Apple plant fünf neue iPhones und erwägt chinesische Speicherchips

Apple treibt seine Produktionspläne massiv voran: Laut einem Bericht von Nikkei Asia vom Donnerstag plant der US-Technologieriese die Markteinführung von mindestens fünf neuen iPhone-Modellen zwischen der zweiten Jahreshälfte 2025 und der ersten Jahreshälfte 2027. Besonders im Fokus steht dabei der Einstieg in den Markt für faltbare Smartphones – ein Segment, das bislang von Samsung und chinesischen Herstellern dominiert wird.

Für sein erstes faltbares iPhone hat Apple Zulieferer angewiesen, die Produktion von rund 10 Millionen Einheiten vorzubereiten. Das ist eine deutliche Erhöhung gegenüber einer früheren Planung von 7 bis 8 Millionen Einheiten. Damit signalisiert Apple, dass es den Markt für Foldables ernsthaft angreift und nicht nur mit einem Nischenprodukt testet.

Im Vorfeld der Markteinführung des faltbaren Geräts hat Apple bereits Komponenten für rund 80 Millionen Smartphones gesichert, die auf neue Modelle für die zweite Jahreshälfte 2026 entfallen. Die gesamte Smartphone-Produktion des Unternehmens für das Jahr 2026 soll laut Nikkei Asia die Marke von 220 Millionen Einheiten überschreiten.

Apples Stärke bei der Komponentenbeschaffung

Ein zentrales Thema im aktuellen Marktumfeld ist der globale Speichermangel. Die stark gestiegene Nachfrage von KI-Rechenzentren nach Speicherchips treibt die Kosten in der gesamten Unterhaltungselektronikbranche in die Höhe und führt zu Lieferengpässen. Apple profitiert dabei von seiner enormen Marktmacht: Die Skaleneffekte und die Einkaufsstärke des Konzerns bei der Beschaffung von Speicher und Komponenten seien nach wie vor deutlich größer als bei den meisten Wettbewerbern, so Nikkei Asia.

Das zeigt sich im direkten Vergleich mit chinesischen Konkurrenten. Hersteller wie Xiaomi, Oppo und Vivo mussten ihre jährlichen Produktionsziele jeweils auf unter 100 Millionen Einheiten senken. Apple hingegen kann Lieferengpässe offenbar deutlich besser abfedern.

Gespräche über chinesische Speicherchips

Gleichzeitig berichtete Bloomberg am Donnerstag, dass Apple Gespräche über den Bezug von Speicherchips von zwei chinesischen Herstellern führt: ChangXin Memory Technologies und Yangtze Memory Technologies. Beide Unternehmen stehen auf einer Liste des US-Verteidigungsministeriums (Pentagon), die Firmen aufführt, denen vorgeworfen wird, das chinesische Militär zu unterstützen.

Apple hat diese Gespräche bislang nicht bestätigt. Bloomberg zufolge dauern die Verhandlungen noch an. Hintergrund der möglichen Kooperation ist Apples Bestreben, seine Zuliefererbasis zu verbreitern, um sich gegen die anhaltenden Speicherengpässe abzusichern. Die Chips wären demnach für in China verkaufte Geräte vorgesehen.

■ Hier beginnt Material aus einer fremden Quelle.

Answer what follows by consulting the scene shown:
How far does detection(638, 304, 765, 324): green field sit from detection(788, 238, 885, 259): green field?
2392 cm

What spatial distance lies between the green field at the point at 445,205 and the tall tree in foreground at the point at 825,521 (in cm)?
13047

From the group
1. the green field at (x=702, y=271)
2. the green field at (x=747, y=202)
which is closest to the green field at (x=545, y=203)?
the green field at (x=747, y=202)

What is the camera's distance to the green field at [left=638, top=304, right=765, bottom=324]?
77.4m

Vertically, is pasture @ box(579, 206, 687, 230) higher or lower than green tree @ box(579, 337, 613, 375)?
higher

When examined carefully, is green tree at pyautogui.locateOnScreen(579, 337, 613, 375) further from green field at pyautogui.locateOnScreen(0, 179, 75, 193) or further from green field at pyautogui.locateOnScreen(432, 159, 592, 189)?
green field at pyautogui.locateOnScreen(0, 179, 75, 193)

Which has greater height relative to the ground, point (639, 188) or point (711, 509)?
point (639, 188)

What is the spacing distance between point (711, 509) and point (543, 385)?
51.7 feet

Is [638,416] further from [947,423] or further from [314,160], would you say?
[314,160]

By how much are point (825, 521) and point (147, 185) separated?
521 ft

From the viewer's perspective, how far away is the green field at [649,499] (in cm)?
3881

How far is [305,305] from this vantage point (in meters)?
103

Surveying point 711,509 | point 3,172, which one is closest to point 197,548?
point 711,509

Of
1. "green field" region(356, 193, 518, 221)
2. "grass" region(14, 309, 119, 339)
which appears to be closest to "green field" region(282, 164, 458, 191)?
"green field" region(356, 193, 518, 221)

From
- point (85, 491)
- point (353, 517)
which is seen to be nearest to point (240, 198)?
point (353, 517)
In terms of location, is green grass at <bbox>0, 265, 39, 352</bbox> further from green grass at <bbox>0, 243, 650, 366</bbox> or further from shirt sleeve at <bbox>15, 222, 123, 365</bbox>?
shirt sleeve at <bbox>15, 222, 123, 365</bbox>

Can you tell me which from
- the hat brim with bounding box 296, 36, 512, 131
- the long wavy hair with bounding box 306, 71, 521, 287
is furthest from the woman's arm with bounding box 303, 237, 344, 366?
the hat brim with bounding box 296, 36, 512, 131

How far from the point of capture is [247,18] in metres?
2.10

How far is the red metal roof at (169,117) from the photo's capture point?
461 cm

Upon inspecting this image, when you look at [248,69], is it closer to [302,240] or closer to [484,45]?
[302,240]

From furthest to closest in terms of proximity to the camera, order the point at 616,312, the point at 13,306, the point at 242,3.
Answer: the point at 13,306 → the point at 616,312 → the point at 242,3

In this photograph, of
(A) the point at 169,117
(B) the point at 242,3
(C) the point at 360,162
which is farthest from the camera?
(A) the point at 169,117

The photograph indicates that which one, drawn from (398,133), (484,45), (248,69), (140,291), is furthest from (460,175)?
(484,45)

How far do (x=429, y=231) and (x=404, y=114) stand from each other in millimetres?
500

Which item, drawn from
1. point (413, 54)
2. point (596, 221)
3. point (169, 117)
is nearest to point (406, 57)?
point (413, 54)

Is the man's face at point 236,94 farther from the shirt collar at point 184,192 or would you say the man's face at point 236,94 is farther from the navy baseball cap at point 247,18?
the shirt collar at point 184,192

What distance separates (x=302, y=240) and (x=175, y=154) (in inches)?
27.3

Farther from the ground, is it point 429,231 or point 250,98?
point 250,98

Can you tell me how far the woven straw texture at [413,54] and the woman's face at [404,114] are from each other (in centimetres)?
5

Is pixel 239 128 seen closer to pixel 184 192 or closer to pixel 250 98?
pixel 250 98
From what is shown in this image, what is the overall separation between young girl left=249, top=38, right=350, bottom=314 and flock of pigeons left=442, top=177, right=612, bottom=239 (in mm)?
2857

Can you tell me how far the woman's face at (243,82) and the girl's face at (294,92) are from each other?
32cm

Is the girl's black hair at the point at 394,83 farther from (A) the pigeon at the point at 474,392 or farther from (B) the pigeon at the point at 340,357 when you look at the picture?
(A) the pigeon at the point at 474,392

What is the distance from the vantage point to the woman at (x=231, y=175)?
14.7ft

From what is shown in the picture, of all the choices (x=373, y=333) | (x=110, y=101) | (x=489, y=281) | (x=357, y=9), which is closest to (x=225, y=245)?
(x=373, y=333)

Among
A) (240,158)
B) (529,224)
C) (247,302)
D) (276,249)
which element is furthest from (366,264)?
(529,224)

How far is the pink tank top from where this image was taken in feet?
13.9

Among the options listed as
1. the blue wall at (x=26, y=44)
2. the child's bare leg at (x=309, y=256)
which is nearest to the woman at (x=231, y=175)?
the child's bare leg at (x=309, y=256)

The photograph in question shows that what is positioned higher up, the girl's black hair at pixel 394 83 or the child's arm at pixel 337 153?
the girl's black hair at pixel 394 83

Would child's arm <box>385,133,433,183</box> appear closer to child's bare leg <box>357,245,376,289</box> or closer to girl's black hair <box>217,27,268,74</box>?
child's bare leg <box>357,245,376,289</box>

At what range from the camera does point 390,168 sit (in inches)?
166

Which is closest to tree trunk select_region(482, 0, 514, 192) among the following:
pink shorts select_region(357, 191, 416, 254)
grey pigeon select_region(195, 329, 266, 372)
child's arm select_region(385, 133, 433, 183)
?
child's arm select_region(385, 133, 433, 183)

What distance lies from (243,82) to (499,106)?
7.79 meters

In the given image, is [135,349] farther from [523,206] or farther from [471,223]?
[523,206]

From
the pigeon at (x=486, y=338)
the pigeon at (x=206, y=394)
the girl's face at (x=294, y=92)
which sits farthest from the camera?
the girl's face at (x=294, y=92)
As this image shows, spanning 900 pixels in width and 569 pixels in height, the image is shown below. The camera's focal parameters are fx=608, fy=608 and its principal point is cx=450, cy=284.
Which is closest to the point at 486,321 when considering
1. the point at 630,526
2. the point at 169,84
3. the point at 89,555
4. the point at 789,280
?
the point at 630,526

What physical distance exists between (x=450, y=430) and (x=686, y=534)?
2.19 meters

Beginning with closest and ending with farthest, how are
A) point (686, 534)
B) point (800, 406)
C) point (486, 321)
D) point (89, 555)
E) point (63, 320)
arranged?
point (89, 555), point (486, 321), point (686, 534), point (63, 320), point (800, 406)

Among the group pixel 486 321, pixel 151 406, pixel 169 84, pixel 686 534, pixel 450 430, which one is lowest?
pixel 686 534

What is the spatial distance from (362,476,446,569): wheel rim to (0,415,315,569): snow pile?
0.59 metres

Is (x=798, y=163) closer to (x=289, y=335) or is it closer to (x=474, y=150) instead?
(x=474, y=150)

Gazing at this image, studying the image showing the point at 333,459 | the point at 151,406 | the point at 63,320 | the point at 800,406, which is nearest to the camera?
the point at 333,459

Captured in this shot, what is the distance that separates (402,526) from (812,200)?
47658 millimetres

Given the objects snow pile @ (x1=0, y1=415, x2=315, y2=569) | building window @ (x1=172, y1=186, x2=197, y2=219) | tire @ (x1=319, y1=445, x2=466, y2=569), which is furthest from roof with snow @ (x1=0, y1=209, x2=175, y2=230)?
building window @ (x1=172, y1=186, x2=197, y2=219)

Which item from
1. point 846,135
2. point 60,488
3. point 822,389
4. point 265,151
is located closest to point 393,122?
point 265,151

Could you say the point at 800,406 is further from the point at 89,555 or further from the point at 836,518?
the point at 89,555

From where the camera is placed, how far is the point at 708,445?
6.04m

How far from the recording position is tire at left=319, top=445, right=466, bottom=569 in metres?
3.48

Neue Modelle und steigende Preise

Für die erste Jahreshälfte 2027 plant Apple laut Nikkei Asia die Einführung von mindestens zwei neuen Modellen: dem Standard-iPhone 18 sowie einem neuen iPhone Air. Die aggressive Produkt-Roadmap kommt zu einem Zeitpunkt, an dem der Konzern bereits mit steigenden Kosten zu kämpfen hat.

In der vergangenen Woche hatte Apple die Preise für seine MacBook- und iPad-Modellreihen angehoben – als direkte Reaktion auf gestiegene Speicher- und Lagerkosten. Eine Stellungnahme von Apple gegenüber dem US-Sender CNBC blieb zunächst aus.